UST president shares his work, faith journeys with CEND’s young professionals

Rob Vischer, president of the University of St. Thomas, talks with a participant at a Center for Evangelization and Discipleship (CEND) event May 2 at the Basilica of St. Mary in Minneapolis.
Rob Vischer, president of the University of St. Thomas, talks with a participant at a Center for Evangelization and Discipleship (CEND) event May 2 at the Basilica of St. Mary in Minneapolis. BARB UMBERGER  |  THE CATHOLIC SPIRIT

Rob Vischer, president of St. Paul-based University of St. Thomas since Jan. 1, told about 70 young professionals May 2 that he tries to worry less about what his faith means for his professional life and more about whether he is becoming “the person I was created to be.”

“Which, to be clear, has implications for my professional life, but they’re different,” he said. “So, who’s the person I was created to be? Well, I was created for a relationship with God. And what does that mean? It’s going to be seen through our work.”

Conversation about what faith means for the professional life is “super important,” Vischer said, but it’s also important to remember “God cares a lot less about what I do than about who I am. What God wants is relationship. And sometimes, especially if we’re high-achieving, driven Christians, we start mistaking our own, what I call addiction to productivity, for a spiritual life,” he said.

::::

Your goal:
Please answer these questions using the article above about Rob Vischer's talk to young professionals:
1. Where was the May 2 event held?
2. About how many young professionals did Vischer speak to?
3. According to Vischer, what does God care about a lot more than what he does?

::::

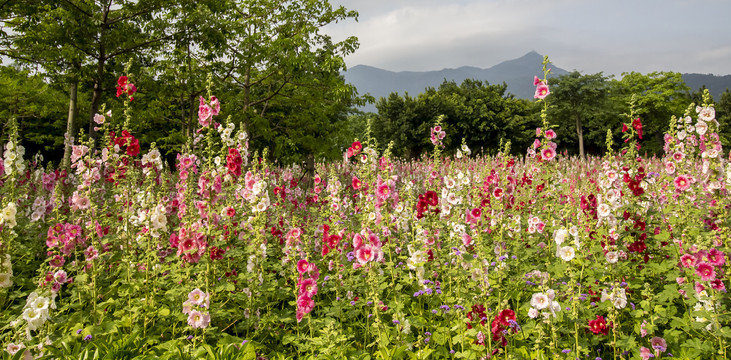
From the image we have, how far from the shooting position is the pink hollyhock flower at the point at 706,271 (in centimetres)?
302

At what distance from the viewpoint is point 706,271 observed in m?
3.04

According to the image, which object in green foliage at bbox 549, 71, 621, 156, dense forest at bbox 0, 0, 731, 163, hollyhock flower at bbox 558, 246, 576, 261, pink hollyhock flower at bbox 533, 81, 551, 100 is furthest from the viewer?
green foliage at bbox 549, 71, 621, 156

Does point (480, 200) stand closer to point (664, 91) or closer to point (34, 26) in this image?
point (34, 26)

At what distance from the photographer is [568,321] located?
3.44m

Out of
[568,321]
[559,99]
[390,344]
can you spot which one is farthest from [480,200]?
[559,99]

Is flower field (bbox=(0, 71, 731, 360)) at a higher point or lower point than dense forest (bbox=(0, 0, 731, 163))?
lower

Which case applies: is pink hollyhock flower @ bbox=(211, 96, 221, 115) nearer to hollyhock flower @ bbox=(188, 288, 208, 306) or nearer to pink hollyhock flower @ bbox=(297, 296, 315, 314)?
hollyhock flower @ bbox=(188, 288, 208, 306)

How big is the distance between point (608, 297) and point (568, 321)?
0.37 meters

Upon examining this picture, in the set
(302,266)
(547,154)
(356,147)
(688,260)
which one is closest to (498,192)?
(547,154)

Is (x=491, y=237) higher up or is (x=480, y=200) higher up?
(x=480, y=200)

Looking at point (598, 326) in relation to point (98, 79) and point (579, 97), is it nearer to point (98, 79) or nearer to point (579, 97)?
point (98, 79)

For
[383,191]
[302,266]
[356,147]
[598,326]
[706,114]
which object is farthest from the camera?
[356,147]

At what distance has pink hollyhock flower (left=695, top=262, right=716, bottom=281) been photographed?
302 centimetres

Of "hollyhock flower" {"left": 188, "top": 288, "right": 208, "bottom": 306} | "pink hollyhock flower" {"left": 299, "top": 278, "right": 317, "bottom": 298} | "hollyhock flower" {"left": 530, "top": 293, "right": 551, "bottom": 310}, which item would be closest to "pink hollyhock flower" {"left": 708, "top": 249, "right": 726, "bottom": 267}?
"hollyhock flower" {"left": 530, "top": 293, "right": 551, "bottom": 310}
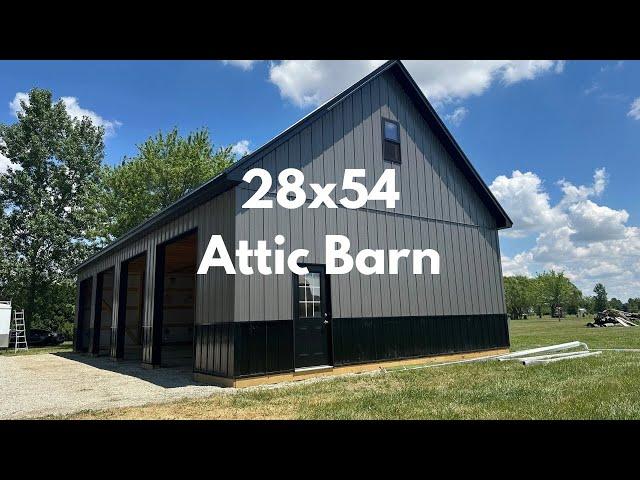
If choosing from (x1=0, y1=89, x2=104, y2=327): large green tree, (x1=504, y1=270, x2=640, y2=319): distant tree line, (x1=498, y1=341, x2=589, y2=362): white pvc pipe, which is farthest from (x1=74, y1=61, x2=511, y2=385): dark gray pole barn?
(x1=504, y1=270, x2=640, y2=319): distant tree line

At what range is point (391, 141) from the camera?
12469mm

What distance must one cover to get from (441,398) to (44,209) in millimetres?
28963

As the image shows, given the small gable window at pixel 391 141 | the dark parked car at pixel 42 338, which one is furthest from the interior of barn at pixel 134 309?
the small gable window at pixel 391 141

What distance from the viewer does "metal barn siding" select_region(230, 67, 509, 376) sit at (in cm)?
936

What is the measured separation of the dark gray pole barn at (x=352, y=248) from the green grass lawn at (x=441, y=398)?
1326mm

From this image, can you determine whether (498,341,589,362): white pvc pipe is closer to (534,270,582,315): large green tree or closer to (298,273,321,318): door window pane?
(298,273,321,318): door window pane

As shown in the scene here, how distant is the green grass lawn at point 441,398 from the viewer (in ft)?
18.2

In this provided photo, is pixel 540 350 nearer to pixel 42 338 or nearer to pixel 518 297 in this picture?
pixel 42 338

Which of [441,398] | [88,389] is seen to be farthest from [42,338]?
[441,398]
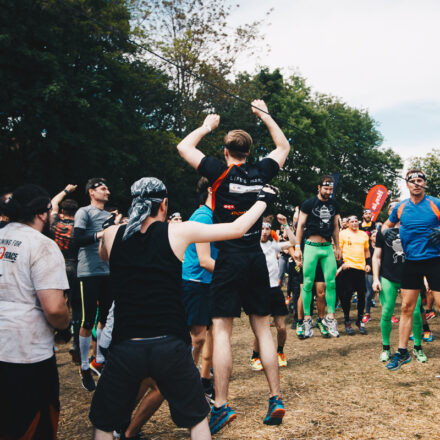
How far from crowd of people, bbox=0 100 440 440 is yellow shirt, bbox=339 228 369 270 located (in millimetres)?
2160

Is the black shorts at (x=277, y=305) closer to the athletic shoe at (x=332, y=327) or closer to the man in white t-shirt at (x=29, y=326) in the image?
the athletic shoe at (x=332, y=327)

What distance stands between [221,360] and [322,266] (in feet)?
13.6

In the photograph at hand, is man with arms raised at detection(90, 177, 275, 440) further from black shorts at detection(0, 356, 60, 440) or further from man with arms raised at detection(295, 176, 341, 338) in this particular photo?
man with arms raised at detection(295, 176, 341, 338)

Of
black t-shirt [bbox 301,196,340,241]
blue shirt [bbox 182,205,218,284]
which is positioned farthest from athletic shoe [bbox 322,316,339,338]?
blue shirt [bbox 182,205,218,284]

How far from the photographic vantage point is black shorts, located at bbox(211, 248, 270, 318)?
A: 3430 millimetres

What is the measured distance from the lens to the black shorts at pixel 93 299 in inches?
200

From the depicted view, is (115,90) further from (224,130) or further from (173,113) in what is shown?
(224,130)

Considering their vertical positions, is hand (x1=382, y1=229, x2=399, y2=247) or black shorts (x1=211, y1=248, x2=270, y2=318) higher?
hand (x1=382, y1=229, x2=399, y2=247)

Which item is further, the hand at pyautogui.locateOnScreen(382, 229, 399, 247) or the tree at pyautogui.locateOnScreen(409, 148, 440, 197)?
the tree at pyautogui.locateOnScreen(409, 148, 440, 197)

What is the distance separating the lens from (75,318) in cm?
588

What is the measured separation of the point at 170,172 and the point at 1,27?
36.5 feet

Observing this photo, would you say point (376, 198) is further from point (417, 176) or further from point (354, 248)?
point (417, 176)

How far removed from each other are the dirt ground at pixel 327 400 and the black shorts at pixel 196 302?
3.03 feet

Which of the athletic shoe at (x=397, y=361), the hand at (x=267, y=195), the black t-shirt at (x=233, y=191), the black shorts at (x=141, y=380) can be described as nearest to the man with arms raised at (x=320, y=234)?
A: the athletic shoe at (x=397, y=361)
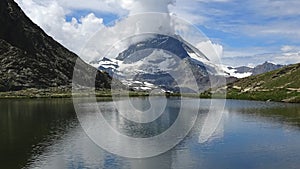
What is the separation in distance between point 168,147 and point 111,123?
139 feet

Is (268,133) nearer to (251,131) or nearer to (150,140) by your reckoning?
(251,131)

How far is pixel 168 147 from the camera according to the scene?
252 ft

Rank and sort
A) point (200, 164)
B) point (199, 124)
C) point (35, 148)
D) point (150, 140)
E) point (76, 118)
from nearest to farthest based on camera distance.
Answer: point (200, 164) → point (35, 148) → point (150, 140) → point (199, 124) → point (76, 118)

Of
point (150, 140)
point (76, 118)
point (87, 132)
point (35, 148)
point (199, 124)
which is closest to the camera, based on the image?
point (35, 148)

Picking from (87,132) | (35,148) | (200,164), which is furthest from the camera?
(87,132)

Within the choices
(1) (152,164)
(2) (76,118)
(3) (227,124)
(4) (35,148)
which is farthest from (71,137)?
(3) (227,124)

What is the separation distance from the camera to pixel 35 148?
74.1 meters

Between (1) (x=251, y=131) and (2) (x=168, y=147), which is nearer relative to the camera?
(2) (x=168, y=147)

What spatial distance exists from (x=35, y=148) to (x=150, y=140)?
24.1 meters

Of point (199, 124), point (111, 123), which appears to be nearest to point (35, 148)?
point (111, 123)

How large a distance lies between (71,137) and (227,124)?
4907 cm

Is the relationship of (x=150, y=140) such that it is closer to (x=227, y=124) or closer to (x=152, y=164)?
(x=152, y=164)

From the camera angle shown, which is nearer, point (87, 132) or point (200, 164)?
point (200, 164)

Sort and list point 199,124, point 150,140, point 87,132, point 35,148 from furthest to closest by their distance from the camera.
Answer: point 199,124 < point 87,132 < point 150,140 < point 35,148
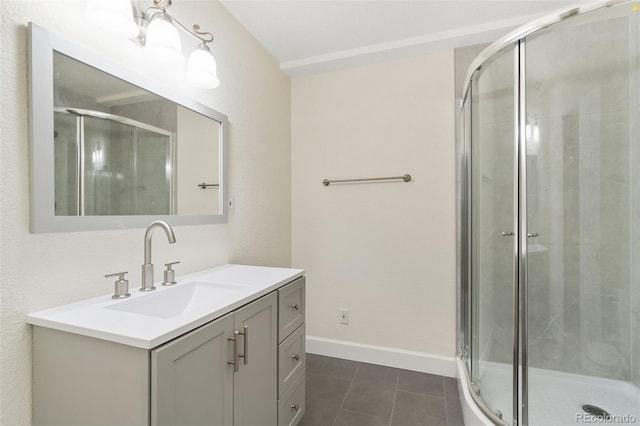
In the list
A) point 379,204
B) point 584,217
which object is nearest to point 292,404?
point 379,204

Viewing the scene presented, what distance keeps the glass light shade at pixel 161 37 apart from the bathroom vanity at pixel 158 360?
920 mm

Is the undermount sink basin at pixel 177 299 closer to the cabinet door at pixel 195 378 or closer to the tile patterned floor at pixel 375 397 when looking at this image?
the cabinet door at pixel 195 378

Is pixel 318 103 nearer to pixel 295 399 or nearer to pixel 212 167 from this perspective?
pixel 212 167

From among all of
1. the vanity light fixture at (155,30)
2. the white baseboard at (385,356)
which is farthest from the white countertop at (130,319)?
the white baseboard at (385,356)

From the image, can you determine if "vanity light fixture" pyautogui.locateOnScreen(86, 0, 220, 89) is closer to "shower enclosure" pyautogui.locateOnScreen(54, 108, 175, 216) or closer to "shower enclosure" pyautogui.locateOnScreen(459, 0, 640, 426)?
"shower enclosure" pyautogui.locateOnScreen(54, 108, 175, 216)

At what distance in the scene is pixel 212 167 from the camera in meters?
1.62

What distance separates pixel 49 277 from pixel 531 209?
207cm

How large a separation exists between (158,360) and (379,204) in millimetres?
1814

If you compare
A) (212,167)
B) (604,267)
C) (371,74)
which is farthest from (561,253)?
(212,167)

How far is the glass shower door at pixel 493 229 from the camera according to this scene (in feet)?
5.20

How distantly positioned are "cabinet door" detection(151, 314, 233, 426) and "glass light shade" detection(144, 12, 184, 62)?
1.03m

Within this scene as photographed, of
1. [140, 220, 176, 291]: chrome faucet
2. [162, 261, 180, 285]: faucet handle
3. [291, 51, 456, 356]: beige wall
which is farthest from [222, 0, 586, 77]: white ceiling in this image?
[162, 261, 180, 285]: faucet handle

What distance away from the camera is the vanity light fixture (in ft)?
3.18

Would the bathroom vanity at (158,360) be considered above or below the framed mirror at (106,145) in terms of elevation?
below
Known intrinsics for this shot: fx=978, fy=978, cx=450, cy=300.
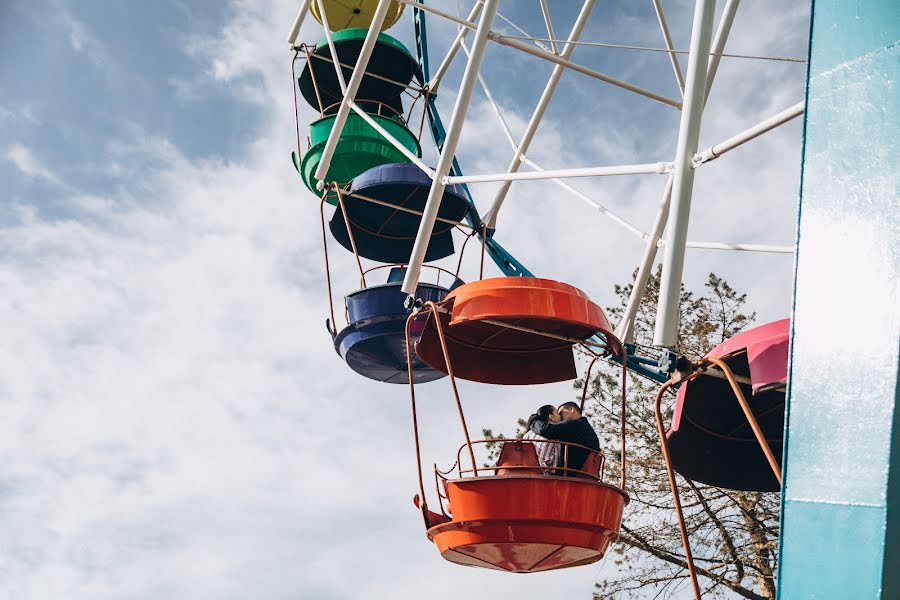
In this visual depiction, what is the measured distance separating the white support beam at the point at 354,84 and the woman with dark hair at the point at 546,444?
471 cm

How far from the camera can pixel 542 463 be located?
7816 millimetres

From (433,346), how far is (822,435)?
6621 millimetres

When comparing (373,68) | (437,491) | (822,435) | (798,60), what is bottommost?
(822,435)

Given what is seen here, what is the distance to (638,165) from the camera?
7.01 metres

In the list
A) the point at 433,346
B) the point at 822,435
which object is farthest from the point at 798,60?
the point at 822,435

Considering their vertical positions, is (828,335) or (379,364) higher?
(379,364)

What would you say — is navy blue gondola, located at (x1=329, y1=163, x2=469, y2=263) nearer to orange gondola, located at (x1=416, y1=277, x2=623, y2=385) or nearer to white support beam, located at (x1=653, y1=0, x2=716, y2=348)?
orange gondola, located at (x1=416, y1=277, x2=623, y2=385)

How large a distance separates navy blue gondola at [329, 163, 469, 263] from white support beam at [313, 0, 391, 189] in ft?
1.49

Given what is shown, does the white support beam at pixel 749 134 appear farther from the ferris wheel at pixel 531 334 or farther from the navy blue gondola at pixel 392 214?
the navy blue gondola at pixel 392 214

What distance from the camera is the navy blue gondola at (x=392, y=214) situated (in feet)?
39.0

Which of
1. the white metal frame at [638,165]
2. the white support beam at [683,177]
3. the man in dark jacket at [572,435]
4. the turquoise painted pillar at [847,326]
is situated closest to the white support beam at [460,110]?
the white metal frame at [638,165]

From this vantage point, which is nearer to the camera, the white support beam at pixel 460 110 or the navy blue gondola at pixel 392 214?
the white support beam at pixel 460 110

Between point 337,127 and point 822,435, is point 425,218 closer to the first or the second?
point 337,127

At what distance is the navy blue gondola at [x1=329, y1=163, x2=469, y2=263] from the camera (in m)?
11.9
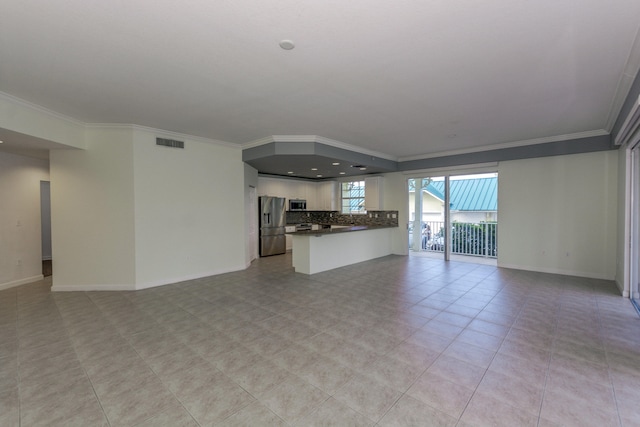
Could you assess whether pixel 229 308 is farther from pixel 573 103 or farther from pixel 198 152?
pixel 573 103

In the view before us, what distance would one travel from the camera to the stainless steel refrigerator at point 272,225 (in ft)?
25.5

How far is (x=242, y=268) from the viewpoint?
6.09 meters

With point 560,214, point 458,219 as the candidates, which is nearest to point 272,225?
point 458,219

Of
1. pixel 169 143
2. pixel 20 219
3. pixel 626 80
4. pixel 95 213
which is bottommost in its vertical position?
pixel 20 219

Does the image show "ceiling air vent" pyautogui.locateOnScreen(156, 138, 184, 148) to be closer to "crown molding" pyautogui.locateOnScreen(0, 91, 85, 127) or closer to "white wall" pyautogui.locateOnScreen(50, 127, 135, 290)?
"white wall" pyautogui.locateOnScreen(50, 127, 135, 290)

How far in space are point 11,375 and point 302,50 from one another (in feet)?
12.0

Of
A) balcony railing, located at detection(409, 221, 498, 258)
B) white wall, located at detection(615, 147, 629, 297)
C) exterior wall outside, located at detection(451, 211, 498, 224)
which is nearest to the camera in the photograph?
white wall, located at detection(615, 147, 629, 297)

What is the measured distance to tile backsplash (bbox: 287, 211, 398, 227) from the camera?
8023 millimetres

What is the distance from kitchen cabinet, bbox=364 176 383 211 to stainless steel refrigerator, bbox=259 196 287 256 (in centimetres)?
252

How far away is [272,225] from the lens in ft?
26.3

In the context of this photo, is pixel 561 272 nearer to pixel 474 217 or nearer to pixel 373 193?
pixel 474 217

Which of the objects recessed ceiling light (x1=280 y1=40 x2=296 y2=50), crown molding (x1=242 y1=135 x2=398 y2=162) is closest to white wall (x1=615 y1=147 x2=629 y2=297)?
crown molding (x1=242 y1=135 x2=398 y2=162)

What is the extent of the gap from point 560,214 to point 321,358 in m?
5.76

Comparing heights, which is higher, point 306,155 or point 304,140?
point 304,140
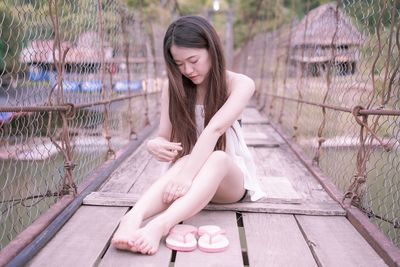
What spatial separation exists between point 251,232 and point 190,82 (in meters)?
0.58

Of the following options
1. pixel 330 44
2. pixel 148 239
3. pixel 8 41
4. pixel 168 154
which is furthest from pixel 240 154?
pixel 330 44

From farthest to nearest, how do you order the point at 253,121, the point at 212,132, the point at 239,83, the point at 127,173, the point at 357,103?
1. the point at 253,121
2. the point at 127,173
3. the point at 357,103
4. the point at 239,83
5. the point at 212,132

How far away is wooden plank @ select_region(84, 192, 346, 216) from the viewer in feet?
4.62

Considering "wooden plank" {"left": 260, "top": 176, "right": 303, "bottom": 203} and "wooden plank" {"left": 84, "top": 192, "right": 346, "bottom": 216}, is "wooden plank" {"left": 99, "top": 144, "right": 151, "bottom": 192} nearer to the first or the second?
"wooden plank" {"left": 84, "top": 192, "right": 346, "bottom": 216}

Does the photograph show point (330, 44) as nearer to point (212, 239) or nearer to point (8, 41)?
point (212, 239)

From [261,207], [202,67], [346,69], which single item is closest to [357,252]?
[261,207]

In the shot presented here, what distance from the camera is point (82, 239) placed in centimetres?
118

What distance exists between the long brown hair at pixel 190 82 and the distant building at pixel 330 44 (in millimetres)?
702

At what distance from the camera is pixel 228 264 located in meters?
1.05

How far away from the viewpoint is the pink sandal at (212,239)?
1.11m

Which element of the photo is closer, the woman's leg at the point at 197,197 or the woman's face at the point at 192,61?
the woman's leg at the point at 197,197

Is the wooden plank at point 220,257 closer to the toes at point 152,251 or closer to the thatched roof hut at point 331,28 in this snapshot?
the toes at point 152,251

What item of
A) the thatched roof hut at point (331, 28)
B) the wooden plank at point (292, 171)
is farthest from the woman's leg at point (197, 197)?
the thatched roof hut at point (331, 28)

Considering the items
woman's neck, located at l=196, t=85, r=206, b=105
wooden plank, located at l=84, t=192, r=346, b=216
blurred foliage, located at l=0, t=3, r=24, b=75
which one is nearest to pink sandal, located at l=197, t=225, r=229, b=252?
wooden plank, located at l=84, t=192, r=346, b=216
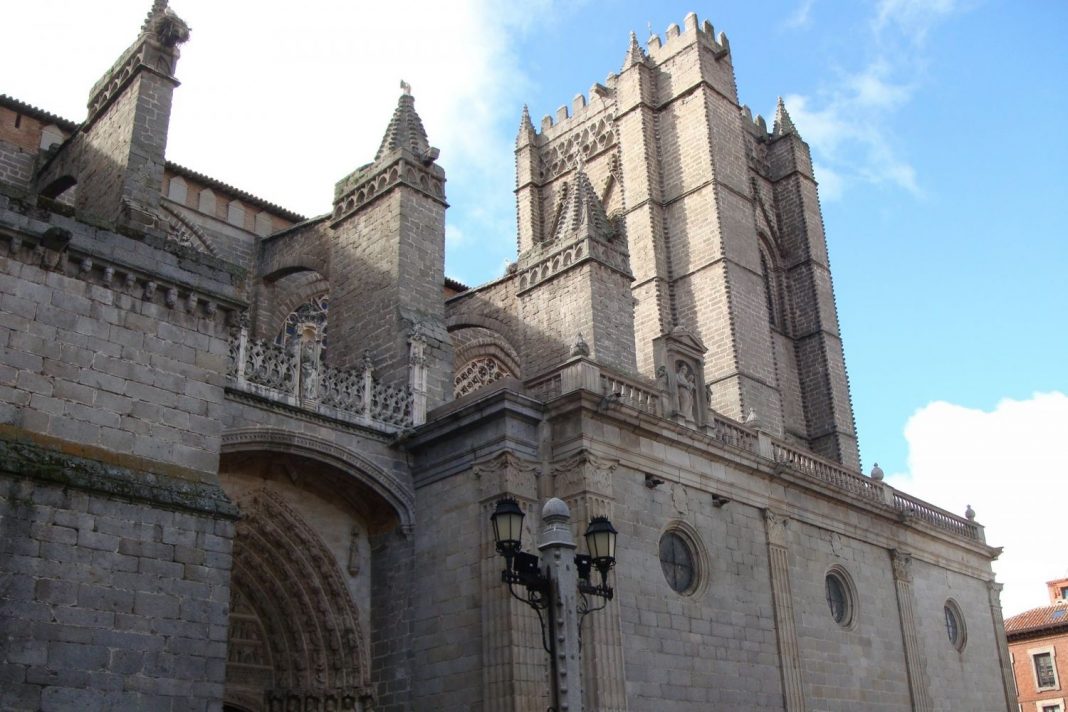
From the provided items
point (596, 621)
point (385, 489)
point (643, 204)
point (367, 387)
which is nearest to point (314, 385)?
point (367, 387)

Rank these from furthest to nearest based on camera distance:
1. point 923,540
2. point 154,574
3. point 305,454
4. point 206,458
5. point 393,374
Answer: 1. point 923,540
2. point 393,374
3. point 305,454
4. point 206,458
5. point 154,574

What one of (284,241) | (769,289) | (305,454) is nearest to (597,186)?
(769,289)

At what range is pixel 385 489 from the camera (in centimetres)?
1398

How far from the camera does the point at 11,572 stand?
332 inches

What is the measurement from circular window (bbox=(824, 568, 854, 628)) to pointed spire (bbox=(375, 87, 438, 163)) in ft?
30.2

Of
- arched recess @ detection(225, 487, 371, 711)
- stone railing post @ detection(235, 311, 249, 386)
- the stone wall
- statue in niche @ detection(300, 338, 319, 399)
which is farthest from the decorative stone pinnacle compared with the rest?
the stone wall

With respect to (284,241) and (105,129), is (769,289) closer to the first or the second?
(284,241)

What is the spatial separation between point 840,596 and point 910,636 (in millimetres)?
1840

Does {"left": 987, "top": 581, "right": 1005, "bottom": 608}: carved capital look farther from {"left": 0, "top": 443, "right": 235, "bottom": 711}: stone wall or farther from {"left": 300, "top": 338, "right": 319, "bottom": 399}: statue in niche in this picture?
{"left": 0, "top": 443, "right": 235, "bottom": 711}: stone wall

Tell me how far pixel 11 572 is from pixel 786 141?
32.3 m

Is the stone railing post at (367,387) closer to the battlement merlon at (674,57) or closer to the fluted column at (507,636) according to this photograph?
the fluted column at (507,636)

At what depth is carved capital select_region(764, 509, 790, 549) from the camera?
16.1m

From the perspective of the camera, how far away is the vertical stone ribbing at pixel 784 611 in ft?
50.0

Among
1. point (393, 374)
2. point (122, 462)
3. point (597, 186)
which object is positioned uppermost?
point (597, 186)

::::

Problem solution:
1. At the Basilica of St. Mary in Minneapolis.
2. About 70.
3. Who he is.